Do People Become Angels After They Die?
If you’ve been to a funeral lately, or even looked at the obituaries in a newspaper, you may have noticed that it has become fairly popular to make some mention of the deceased person as having gone to heaven to become an angel—sometimes even a guardian angel! One obituary I was reading recently for a child had the family making the statement that this little child had now become their family’s personal guardian angel.
Hollywood has repeatedly used motion pictures to portray this belief over the years, and in recent years it has been popping up more and more with the Christian Church. But is there any biblical reason why we should believe that a person might become an angel?

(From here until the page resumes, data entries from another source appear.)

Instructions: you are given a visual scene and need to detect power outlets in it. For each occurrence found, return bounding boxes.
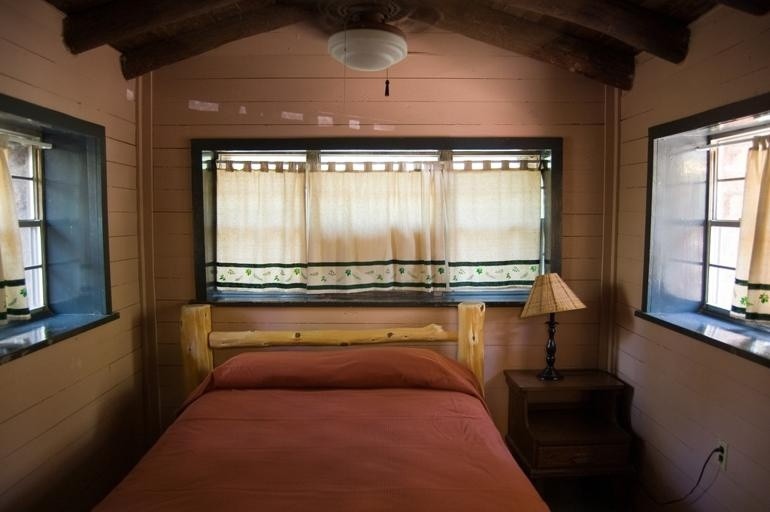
[715,441,728,470]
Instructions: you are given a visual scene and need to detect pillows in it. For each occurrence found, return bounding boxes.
[213,345,475,396]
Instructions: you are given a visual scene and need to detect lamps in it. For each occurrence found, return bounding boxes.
[312,0,410,72]
[520,272,589,381]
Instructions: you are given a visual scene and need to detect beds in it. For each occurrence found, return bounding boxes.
[93,303,552,512]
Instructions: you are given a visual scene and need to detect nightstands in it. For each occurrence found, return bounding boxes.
[503,369,636,511]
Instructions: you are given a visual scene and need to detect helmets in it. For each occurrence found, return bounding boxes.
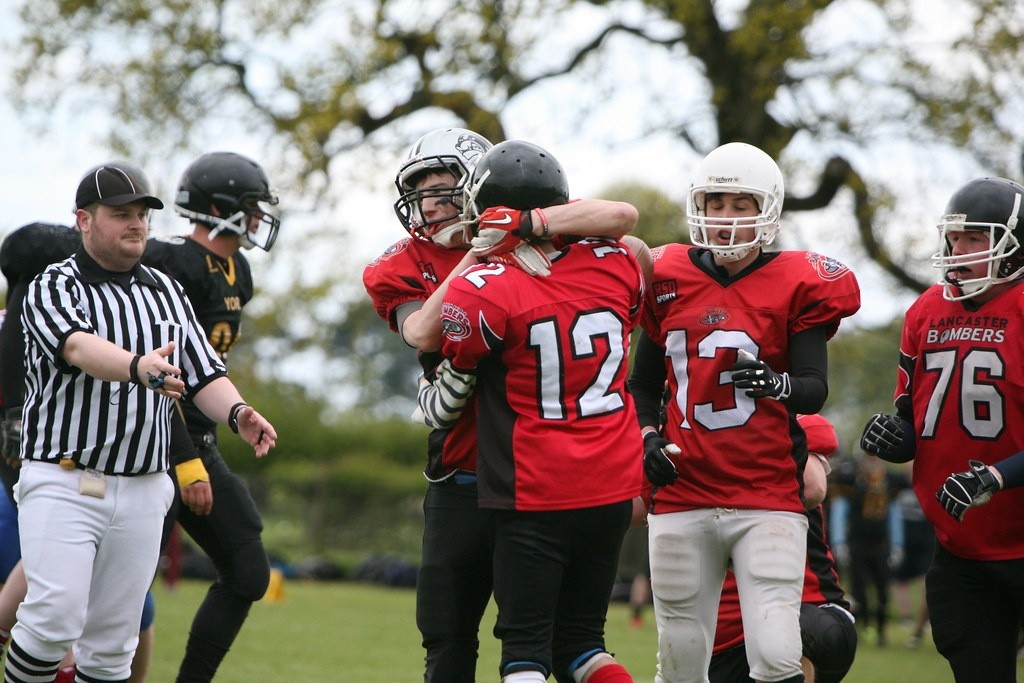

Throughout the Scriptures, humans and angels are always distinctively separated. Whereas the creation of mankind is retold in the Bible, we really don’t know when the angels were created—but we do know they are different than human beings.
Below are some of the differences the Bible lists between humans and angels along with their corresponding Scripture references.
Humans have physical bodies. Angels do not.
“Are not all angels ministering spirits sent to serve those who will inherit salvation?” (Hebrews 1:14 NIV)
While humans are corporeal, possessing a body of flesh and bone, the Bible tells us here that angels are “spirits.” There are certainly examples in the Scripture where angels have taken on human form, but they remain spirit-beings.
Note: This verse also tells us that angels are servants sent to minister to “those who will inherit salvation.”—in other words: human beings. This further distinguishes angels from humans.
2. Humans can die. Angels cannot.
“...and they can no longer die; for they are like the angels. They are God's children, since they are children of the resurrection.” (Luke 20:36 NIV)
In the passage above, Jesus refers to believers who are made alive in the resurrection as being “like the angels” since they now can no longer be touched by death. Jesus doesn’t say we will become angels—only that with respect to death, we will be like the angels.
Since angels are spirit-beings not possessing a body, they cannot experience a physical death—they are eternal. Human beings are also created to be eternal, but our physical bodies grow old, wear out and die. That part of us which is spirit remains alive.
3. Humans can be saved (forgiven of their sins and promised eternal life.) Angels cannot.
“For surely it is not angels he helps, but Abraham’s descendants.” (Hebrews 2:16 NIV)
When the God of the universe came to live on the earth, He was born as a human baby in the person of Jesus of Nazareth. He became a human because He came to represent humans—not angels. When He died on the cross He did not die for the sins of angels, but only human beings.
4. Humans who believe in Christ as their Savior can become heirs of God and joint-heirs with Christ. These same blessings are not available to angels.
“It is not to angels that he has subjected the world to come, about which we are speaking.”
(Hebrews 2:5 NIV)
One of the most wonderful blessings that we find in the Scripture centers around the promises of God that are directed toward all who place their faith in Jesus Christ for the forgiveness of sins. These promises are far too many to list here, but suffice it to say none of these are given to angels.
More on Angels—
Angels are wonderful and somewhat mysterious creatures, created by God to serve His children and do His will. We are specifically commanded in the Scriptures not to worship angels.
Then the angel said to me, “Write: ‘Blessed are those who are invited to the wedding supper of the Lamb!’” And he added, “These are the true words of God.” At this I fell at his feet to worship him. But he said to me, “Do not do it! I am a fellow servant with you and with your brothers who hold to the testimony of Jesus. Worship God!”
(Revelation 19: 9-10a NIV)
In Daniel chapters 10 and 12 there are three references to the angel Michael in which he is called a “prince.” It is also made clear that Michael serves in this role on behalf of the nation of Israel. Unfortunately that’s all we know, except that Michael, and most certainly other angels, are often engaged in battle against the powers of darkness (demons) who are angels who have turned away from God and now serve Satan. (We are told that hell was created for the devil and his angels. Matthew 25:41)
Finally, Jesus told us that the angels would play a large role in the last days as they are sent out to gather God’s people from the four corners of the earth (Matthew 24:31). In addition, God’s angels will also gather together all those who have rejected God’s love so that they might stand before His justice (Matthew 13:41).
God’s angels are wonderful beings and they have important work to do in the plan of the Lord. But it is vitally important that we never confuse the function and ministry of angels with human beings.
Summary: It’s hard to say why people choose to believe their loved ones become angels after death, but whatever the reason, it can be said with clear and unquestioning sincerity that God has a much better and bigger plan for humans than merely becoming angels. He has invited us to actually become His beloved children, which He makes possible through His Son—Jesus Christ.
Please take time to read John chapter one sometime soon and pay particular attention to verse 12. In this single verse God offers a promise that is wonderful!